In one embodiment of the present disclosure, the second training module 1006 is specifically configured to: determining a distillation loss value according to the first type tag information and the second type tag information; and adjusting model parameters of the second image classification model according to the distillation loss value to realize training.

In one embodiment of the present disclosure, the first training module 1004 is specifically configured to: determining a mean square error loss between the first feature image and the second feature image; and training the second characteristic extraction network according to the mean square error loss.

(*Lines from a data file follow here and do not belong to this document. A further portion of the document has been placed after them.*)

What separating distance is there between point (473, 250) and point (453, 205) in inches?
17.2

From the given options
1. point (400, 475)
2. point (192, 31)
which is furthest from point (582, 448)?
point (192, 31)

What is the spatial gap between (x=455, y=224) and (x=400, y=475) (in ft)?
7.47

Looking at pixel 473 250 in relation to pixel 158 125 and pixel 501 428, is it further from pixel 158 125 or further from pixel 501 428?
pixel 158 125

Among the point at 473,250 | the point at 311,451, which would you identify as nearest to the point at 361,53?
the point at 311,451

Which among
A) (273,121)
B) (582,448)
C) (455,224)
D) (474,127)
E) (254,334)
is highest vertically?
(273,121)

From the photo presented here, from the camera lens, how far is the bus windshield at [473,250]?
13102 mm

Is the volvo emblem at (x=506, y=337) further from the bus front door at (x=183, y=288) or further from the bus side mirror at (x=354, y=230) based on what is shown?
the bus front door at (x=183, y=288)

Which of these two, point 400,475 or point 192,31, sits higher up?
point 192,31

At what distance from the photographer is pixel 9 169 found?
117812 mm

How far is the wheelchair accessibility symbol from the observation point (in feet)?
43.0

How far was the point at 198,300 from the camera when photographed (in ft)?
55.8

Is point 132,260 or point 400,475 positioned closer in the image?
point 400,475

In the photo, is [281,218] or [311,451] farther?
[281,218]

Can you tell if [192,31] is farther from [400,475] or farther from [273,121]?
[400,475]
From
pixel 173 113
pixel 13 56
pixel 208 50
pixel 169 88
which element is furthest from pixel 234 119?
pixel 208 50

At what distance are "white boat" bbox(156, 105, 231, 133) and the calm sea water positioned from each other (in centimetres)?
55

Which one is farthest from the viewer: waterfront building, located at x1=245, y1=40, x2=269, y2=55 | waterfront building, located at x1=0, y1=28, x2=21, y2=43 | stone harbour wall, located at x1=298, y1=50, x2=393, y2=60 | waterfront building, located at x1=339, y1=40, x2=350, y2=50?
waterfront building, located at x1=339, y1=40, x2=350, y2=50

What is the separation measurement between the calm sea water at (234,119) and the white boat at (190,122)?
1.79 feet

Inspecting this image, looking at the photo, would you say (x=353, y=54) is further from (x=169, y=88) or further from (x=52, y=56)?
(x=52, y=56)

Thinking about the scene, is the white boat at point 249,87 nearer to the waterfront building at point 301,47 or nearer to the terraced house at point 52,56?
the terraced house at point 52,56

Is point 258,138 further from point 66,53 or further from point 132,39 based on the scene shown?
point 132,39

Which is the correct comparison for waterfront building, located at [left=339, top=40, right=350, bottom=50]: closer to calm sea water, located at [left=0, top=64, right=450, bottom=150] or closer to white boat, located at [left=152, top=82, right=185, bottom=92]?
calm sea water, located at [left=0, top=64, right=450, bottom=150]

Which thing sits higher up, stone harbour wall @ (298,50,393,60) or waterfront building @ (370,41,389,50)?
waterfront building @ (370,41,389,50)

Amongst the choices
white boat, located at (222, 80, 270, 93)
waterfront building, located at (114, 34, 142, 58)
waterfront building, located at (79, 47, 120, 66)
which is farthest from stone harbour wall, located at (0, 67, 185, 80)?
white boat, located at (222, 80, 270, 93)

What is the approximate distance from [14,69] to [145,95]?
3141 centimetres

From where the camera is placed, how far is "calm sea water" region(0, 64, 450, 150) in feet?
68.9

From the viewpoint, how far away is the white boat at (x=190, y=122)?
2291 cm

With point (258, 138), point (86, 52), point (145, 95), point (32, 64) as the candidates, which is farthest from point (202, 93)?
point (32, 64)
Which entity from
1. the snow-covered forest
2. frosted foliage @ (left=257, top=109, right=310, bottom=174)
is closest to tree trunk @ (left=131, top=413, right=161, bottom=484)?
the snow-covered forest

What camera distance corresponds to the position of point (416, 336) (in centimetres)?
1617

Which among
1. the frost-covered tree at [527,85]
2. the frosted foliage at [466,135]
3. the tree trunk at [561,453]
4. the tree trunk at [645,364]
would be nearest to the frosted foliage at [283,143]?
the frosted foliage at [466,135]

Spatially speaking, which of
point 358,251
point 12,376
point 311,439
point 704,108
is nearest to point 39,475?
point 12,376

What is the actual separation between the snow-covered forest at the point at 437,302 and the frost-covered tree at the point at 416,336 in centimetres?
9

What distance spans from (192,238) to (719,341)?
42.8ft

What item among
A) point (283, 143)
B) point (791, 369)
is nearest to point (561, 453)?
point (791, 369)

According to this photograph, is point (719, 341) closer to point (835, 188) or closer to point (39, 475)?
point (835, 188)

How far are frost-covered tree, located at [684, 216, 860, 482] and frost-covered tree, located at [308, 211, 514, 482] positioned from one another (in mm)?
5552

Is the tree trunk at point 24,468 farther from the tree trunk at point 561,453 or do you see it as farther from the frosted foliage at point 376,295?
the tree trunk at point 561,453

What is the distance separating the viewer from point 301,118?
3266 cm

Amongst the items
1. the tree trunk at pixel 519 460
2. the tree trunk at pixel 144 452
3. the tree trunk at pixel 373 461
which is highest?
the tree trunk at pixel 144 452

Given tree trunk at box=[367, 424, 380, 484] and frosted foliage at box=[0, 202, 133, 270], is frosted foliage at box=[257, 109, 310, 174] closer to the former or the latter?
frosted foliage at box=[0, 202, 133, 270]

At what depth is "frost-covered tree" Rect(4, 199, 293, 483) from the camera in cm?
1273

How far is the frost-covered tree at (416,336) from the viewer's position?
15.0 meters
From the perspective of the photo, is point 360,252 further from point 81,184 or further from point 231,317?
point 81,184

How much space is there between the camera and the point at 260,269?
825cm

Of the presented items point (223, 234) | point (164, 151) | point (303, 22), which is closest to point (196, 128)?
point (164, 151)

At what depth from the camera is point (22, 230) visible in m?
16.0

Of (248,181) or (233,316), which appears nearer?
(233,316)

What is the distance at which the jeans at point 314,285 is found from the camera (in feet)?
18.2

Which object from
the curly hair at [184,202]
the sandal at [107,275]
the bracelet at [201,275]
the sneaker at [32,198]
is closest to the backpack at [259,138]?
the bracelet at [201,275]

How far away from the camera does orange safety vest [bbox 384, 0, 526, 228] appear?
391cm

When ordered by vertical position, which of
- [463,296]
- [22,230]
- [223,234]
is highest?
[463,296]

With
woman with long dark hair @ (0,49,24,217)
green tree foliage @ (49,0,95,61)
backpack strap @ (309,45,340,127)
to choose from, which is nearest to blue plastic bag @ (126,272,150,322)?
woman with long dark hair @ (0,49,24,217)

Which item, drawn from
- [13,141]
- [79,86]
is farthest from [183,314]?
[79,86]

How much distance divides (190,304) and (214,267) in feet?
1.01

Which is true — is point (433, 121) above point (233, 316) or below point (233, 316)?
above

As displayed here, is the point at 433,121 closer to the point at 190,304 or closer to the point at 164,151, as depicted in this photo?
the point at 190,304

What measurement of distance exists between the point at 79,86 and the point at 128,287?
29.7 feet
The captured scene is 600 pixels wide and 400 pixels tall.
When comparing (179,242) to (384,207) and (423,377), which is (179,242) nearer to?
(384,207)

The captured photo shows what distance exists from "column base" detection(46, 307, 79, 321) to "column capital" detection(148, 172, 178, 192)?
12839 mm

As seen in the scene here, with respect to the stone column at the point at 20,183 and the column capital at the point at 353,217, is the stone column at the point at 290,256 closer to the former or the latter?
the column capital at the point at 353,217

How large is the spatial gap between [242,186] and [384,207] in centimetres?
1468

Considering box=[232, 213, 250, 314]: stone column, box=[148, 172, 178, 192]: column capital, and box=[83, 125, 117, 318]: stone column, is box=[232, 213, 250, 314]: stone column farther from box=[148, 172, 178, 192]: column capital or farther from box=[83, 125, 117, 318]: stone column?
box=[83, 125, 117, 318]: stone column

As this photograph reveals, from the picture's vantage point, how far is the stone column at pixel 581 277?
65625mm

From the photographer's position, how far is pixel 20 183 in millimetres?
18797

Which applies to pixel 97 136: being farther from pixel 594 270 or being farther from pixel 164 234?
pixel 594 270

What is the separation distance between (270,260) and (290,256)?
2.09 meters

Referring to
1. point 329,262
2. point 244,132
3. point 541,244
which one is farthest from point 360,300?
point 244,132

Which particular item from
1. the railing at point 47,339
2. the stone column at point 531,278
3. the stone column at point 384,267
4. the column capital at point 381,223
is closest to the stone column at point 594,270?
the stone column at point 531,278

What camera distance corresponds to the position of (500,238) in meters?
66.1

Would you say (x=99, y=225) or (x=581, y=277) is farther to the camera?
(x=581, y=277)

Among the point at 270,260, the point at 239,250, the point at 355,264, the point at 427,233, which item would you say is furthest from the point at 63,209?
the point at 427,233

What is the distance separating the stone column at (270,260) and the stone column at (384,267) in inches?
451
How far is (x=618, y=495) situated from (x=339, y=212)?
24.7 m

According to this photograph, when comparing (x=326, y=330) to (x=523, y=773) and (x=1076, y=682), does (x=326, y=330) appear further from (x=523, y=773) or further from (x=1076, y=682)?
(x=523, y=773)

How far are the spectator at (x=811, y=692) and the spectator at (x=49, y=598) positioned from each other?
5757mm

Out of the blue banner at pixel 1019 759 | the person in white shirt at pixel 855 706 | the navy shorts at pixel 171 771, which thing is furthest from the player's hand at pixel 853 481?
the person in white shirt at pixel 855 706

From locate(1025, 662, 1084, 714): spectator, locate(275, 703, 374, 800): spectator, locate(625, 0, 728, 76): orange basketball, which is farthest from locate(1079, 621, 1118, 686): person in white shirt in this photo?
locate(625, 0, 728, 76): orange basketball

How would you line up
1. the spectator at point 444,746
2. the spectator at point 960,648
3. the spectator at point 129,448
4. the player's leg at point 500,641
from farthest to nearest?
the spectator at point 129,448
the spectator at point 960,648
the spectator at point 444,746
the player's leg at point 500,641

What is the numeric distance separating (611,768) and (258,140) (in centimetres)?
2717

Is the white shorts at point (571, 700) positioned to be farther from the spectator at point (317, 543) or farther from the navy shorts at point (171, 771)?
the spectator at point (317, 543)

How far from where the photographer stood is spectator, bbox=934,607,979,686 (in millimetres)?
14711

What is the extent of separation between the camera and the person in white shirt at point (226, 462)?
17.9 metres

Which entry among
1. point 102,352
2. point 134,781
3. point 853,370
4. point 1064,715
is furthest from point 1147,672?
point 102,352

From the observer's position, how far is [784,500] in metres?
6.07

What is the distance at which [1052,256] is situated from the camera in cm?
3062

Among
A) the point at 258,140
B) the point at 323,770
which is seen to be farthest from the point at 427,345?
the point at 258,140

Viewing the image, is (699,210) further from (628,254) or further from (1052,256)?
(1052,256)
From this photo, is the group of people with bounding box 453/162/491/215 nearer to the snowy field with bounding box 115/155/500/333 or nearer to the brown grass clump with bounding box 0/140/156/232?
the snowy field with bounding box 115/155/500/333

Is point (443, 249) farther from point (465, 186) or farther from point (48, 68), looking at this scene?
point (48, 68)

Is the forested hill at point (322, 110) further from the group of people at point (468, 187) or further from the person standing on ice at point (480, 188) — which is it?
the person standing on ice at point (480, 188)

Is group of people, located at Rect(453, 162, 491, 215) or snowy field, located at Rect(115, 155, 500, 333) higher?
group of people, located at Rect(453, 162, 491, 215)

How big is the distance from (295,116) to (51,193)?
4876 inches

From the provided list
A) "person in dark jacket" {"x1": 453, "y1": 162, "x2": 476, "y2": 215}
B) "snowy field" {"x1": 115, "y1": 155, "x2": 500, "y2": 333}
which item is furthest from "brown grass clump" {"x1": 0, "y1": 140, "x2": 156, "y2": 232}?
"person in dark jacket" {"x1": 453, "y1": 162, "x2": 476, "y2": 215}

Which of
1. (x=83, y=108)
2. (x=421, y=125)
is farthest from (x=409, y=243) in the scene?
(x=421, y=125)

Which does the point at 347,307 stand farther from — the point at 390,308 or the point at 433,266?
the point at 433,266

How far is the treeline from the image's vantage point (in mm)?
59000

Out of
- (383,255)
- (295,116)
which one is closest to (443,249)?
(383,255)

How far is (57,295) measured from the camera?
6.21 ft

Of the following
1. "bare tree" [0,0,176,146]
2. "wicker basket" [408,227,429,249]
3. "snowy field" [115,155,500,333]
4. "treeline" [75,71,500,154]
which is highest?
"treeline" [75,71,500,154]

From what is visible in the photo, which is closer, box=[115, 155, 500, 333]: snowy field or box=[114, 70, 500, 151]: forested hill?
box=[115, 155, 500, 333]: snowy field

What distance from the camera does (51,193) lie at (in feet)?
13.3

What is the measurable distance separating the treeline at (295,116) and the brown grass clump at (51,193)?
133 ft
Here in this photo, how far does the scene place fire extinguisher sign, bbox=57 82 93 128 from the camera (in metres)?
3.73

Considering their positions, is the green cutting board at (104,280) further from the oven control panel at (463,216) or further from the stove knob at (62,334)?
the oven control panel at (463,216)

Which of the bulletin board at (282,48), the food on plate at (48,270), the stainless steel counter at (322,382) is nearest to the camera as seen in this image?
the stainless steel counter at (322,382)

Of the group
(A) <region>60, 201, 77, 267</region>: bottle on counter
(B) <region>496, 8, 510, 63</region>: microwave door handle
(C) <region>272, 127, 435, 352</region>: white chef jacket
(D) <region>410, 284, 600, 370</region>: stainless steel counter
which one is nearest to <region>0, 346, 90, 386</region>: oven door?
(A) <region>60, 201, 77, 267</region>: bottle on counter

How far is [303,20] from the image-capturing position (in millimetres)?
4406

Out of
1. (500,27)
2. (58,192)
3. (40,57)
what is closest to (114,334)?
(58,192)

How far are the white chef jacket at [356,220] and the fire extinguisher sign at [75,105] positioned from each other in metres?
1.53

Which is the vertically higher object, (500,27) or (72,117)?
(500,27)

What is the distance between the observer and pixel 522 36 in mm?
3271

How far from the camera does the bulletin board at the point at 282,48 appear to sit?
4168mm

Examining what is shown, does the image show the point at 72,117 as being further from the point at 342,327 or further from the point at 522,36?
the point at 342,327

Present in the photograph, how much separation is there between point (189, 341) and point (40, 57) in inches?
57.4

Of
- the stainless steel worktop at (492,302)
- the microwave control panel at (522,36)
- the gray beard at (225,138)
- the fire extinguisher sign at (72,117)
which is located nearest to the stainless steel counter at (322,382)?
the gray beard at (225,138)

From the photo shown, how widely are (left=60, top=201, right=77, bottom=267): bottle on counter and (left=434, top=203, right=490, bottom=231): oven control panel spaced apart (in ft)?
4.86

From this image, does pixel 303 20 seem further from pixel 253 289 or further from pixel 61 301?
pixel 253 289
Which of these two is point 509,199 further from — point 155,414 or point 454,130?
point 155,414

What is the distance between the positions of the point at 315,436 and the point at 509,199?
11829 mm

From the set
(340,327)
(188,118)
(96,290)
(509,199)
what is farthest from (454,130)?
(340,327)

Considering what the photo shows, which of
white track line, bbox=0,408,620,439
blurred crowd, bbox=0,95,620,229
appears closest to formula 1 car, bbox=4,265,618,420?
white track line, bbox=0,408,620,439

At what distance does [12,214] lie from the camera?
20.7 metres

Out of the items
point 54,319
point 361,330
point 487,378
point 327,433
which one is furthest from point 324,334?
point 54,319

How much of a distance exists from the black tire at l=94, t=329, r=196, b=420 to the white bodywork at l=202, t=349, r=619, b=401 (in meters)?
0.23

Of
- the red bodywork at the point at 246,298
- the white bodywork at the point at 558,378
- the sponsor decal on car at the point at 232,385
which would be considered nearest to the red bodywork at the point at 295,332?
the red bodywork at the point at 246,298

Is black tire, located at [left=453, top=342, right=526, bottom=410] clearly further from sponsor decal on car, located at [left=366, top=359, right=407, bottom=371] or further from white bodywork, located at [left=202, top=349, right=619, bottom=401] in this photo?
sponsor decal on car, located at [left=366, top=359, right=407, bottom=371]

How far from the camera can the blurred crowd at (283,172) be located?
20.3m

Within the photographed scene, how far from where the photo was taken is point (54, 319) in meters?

In one embodiment of the present disclosure, the apparatus further comprises:

a second obtaining module 1010, configured to obtain type labeling data of the sample image, where the type labeling data includes third type tag information;

and a fourth training module 1011 for training the second image classification model according to the third type tag information and the second type tag information.

In one embodiment of the present disclosure, the first feature extraction network is a convolutional neural network and the second feature extraction network is a self-attention mechanism based conversion transformer network.

In one embodiment of the present disclosure, the first determining module 1001 is specifically configured to: dividing the sample image to obtain a plurality of image blocks of the sample image; masking a portion of the plurality of image blocks to obtain a masked image of the sample image.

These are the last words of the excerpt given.